> The resistance to current flow could be as low as 0.001Ω.
I wondered what the real value was.
The bolt is fat. The sheetmetal is thin but wide. Seems to me the bottleneck is where the bolt meets the sheetmetal.
Say 1/4" bolt in 1/16" panel. Say it makes perfect contact all around the circumference. (That won't happen in DIY hole-drilling, but partial contact under the wider head will give a similar result.) Circumference of the bolt is 0.25"*pi= 0.8". Panel is 0.0625" thick. 0.8*0.0625"= 0.050 square inches.
The total length of the path through the panel may average 10 inches. But it will also be ~10" wide. Right at the bolt, the circumference expands from 0.8" at the bolt to 2.4" at 1/4" away (3/4" diameter), to 4" at another 1/4" (5/4" diameter), etc. Most of the resistance is in about the first bolt-diameter. If we wanna avoid radial math and integration, we can pretend we have a conductor with cross-section 0.25"*0.0625", and 0.25" long.
The 0.25"*0.0625"= 0.050 sq.in. cross-section turns out to be the same as a US #2 wire (0.258" diameter, car-battery cable).

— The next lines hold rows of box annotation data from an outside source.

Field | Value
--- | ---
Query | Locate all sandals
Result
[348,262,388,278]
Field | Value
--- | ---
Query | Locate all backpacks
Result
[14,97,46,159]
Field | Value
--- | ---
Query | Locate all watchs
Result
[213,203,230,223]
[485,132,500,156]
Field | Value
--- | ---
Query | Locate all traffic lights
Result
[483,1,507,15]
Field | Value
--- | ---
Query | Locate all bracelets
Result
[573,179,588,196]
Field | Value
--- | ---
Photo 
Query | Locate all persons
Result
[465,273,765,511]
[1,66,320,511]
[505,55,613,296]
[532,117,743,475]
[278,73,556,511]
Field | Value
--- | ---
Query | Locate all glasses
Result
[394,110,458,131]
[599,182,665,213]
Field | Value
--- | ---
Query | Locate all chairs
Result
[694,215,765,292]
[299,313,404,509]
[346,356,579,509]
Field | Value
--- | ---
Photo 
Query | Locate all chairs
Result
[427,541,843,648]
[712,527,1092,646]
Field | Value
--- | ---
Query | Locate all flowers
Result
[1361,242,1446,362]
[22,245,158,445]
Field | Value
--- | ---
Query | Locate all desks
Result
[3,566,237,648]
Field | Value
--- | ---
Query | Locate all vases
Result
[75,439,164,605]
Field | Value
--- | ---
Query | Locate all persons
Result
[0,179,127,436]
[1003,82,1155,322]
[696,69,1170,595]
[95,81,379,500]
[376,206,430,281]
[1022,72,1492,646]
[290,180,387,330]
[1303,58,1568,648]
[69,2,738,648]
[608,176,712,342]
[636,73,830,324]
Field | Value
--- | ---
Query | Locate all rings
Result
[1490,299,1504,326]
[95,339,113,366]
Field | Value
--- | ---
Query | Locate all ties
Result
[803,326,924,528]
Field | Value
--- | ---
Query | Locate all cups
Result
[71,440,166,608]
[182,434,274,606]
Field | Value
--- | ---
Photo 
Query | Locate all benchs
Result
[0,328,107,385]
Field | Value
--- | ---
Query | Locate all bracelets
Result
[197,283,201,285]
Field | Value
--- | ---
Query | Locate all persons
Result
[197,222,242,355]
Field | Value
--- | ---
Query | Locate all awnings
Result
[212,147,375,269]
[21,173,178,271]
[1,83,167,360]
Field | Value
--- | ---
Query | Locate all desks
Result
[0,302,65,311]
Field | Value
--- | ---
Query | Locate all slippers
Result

Say the panel is Aluminum. I don't have an Al wire table handy, but Al is about twice copper the same size. #2 Copper is 0.159Ω per 1,000 feet. So Al would be 0.32Ω per 1.000 feet. We want to know the ohms of 0.0208 feet (0.25") of #2 Al wire. 0.02/1,000= 0.000,02, and 0.000,02 times 0.32Ω/1,000' = 0.000,0067Ω.
The bolt has two ends, double that number.
Whoops: I didn't notice that the cross-section of the panel is around the same as the bolt. Most of the panel resistance is in the first fraction of an inch, but the bolt is 1.75" long. A brass bolt is better than aluminum, a steel bolt is worse. Oy, round up to 4 inches of 1/4" diameter copper. (0.16Ω/1000')/3,000= 0.000,05Ω.
Assuming the transformer wants to run at 0.1 Volts per turn, 0.1V/0.000,05Ω= 1,875 Amps.
If that could actually happen: at 150 Amps, #2 Al wire runs as hot as common insulation can stand. So 1,800 Amps would be far-far-far too hot for any nearby insulation. (I suspect the bolt would glow and melt.)
But at 120V primary, 0.1 volts per turn, we have a 1,200:1 step-down ratio from line primary to the bolt+case shorted turn. So the primary current, neglecting primary resistance, is 1,875/1200 or about 1.5 Amps. Not enough to burn the house, not enough to pop a 2 Amp fuse.
The accidental shorted turn appears at the 120V side as 120V/1.5A= 80 ohms. We already estimated that a 120V 25VA 20% reg transformer has about 144 ohms effective resistance. I neglected to note that half of that is primary, half is reflected secondary, and the normal secondary is overwhelmed by the accidental bolt+case secondary. So the line sees 72 ohms primary loss, 80 ohms load in bolt+case. Current is about 120/(72+80)= 0.79 Amps. Power is 120V*0.79A= 95 Watts. This is divided between primary copper and bolt+case in 72:80 proportion.
About 45 Watts of heat appears in the primary, about 50 Watts of heat appears in bolt and case. The 25VA 20% transformer is sized for about 5 or 6 Watts of internal dissipation. Now it has 45 Watts of heat inside it, and another 50 Watts of heat in its bolt and the case near it. It cooks. Yet the 95 Watts of power sucked from the wall is no problem for house-fuse, house wiring, or even a 1A line-fuse.